Black leaders and scholars, such as Thomas Sowell, Walter Williams and Shelby Steele, who reject the claim that America is “systemically racist” point to the breakdown of families that has accompanied the rise in dependence on welfare since the 1960s. Boys are growing up fatherless, a major indicator of crime and poverty, with more than 70% of blacks now born out of wedlock.
Civil-rights era activist Bob Woodson offers a forum for voices such as Steele’s to counter the narrative of the New York Times “1619 Project” called the “1776 Unites Campaign.” And his Washington, D.C.-based Woodson Center helps support “more than 2,881 neighborhood leaders in 40 states who are tackling issues ranging from homelessness, addiction, to joblessness, youth violence and the need for education and training.”
Framing the death of a black man
Mac Donald noted Minneapolis Mayor Jacob Frey – after asking last September for more police officers amid rising crime in the downtown business district – helped establish the narrative of George Floyd’s death by immediately declaring that whatever the investigation revealed, “being black in America should not be a death sentence.”
“Mayor Frey’s interpretation of Mr. Floyd’s horrifying end, that it was a function of his race, instantly became universal,” she said.
That idea was coupled with the claim that Floyd’s death was representative of “an epidemic of racially biased police killings of black men.”
“Together these two claims triggered an explosion of violence in Minneapolis and across the country, destroying thousands of livelihoods, turning city streets into war zones and ripping apart the very foundation of law and order,” said Mac Donald, the author of “The War on Cops: How the New Attack on Law and Order Makes Everyone Less Safe.”
“Gang shootings and homicides have spiked nationwide as a demoralized police force pulls back from discretionary stops and arrests.”

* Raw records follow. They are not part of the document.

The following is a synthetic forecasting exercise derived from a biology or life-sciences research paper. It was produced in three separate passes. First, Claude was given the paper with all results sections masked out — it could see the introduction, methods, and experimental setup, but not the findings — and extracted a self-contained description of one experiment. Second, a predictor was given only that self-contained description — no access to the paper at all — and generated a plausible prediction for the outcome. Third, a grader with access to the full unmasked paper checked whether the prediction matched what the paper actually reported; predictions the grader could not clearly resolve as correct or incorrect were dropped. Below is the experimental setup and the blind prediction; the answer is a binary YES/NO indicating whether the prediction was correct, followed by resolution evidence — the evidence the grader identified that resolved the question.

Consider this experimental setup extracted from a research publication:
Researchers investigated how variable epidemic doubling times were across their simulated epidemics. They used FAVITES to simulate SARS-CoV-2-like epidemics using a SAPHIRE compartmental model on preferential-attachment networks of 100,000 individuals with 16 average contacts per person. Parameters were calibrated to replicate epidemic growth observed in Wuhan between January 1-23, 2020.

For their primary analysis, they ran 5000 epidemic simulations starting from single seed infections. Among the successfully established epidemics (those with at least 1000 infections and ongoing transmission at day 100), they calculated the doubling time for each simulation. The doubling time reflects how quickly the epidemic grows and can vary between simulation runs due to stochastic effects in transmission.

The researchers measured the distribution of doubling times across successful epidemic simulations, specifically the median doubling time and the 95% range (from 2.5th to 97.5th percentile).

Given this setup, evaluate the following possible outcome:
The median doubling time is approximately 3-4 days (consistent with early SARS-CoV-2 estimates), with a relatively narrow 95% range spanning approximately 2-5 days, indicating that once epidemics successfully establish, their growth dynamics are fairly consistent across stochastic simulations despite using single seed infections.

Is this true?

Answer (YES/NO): NO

She noted the nation has “been here before,” following the death of Michael Brown in Ferguson, Missouri, in 2014, which fueled the Black Lives Matter movement. [BLM was launched in response to the jury acquittal of George Zimmerman in 2013 in the death of Trayvon Martin. BLM’s founders call Zimmerman and the officer involved in the death of Michael Brown, Darren Wilson, “murderers.”
However, Zimmerman’s acquittal was confirmed by an investigation supported by open records that uncovered witness tampering and perjury. Wilson’s acquittal was confirmed by Barack Obama’s Justice Department, led by Eric Holder.
The DOJ found the iconic “hands up don’t shoot” claim was contradicted by reliable accounts and likely was fabricated. Last week, a third, “secret,” in-depth investigation by a St. Louis County prosecutor reluctantly concluded it could not disprove the self-defense claim.]
What Mac Donald dubbed the “Ferguson Effect” followed. As police backed off from discretionary enforcement, an additional 2,000 blacks lost their lives in 2015-16 compared to the previous period.
The “Minneapolis Effect” is far worse, she said, making the “Ferguson Effect” looking like “child’s play.”
In the weeks following Floyd’s death on Memorial Day, for example, homicides rose 100% in Minneapolis, 200% in Seattle, 240% in Atlanta and 182% in Chicago. In New York City, shootings have more than doubled so far in 2020 compared to last year.
Since Floyd’s death, at least 25 children under age 18 have been fatally shot, nearly all black.
She noted the Black Lives Matter narrative that “policing in the U.S. is lethally racist has been amplified by every mainstream institution in the country.”
“A lot is riding, therefore, on whether that narrative about the police is correct. Not just thousands of lives but the very possibility of a civilized society,” she observed.
What we are now witnessing is the “dismantling of essential criminal justice practices in the name of fighting alleged law-enforcement bias.”